Its not worth the trouble.
 CTRLvector
Joined: 9/21/2014
Msg: 23
Neighborhood Kids
Posted: 2/17/2015 7:00:39 PM
There was an incident where 4 kids on my street decided to throw eggs at cars and houses/apt. My car got hit, other cars got hit. But they were quick to leave the area after throwing the eggs. Anyway the next thing they did was started calling anyone walking by their yard fags. They were calling that to women with strollers with small kids in them. Older women walking by, me, basically anyone.

So the 2nd time I walked by I noticed the gate was open, so I walked right onto the property and told each of them that if they continued to do that I would slap the dog piss out of each and every one of them. The look of sheer terror on their faces was enough for me. Then the father comes out and I rip his ass a new one because he didn't know that I knew about the eggs, and I called bullshit on the excuse that they were calling each other fags. They were looking straight at the people walking by saying that shit.

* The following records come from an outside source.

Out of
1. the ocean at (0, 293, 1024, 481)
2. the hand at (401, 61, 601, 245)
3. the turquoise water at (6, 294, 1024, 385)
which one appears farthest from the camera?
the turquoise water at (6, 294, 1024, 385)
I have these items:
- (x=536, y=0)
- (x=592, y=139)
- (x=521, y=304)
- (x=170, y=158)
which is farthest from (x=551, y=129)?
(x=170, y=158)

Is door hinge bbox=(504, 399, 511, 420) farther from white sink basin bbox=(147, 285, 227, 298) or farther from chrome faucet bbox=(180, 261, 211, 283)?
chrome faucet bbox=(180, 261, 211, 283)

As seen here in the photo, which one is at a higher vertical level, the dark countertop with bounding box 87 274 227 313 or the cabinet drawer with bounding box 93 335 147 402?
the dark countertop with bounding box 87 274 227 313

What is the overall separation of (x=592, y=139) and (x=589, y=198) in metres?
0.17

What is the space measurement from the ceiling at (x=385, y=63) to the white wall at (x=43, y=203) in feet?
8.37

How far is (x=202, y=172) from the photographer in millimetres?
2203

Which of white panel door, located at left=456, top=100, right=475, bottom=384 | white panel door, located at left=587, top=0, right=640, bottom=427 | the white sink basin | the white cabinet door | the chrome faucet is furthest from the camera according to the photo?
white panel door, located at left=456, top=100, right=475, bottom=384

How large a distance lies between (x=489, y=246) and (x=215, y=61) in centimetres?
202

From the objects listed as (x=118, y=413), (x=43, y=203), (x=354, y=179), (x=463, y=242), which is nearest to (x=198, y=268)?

Long story short, I stopped that shit from happening. They fear me now, and that's the end of that bullshit. If I see them throwing eggs im going to grab one of them by the arm and take them home. I don't give a shit, eggs can be caustic. So if your kid has a problem, you need to discipline him, and yes do not let them play together if they don't get along.
 SeainaStorm
Joined: 2/7/2015
Msg: 24
Neighborhood Kids
Posted: 2/17/2015 7:17:06 PM
Be really careful about grabbing other peoples kids, whatever the reason. Unless that child is about to be seriously harmed or killed without your direct immediate physical intervention, you are biting into an apple that you may not be able to chew.

For example, if someone were to grab my 13 year old daughter for misbehavior, there would be an issue. The last thing that would be resolved would be the misbehavior of the 13 year old. Prior to that, you would be talking to the police about the assault you just committed.

Just saying.
 CTRLvector
Joined: 9/21/2014
Msg: 25
Neighborhood Kids
Posted: 2/17/2015 7:36:37 PM
These kids are middle school aged, possibly high school. I am tired of getting egged by those ****ers - the whole neighborhood is. They are all male - I would never grab a female kid. Female kids do not often throw eggs or call mothers walking by a faggot.

There are certain things that must be done, and these kids are ****ed up. So yeah, ill grab up a male kid who thinks he can egg my property.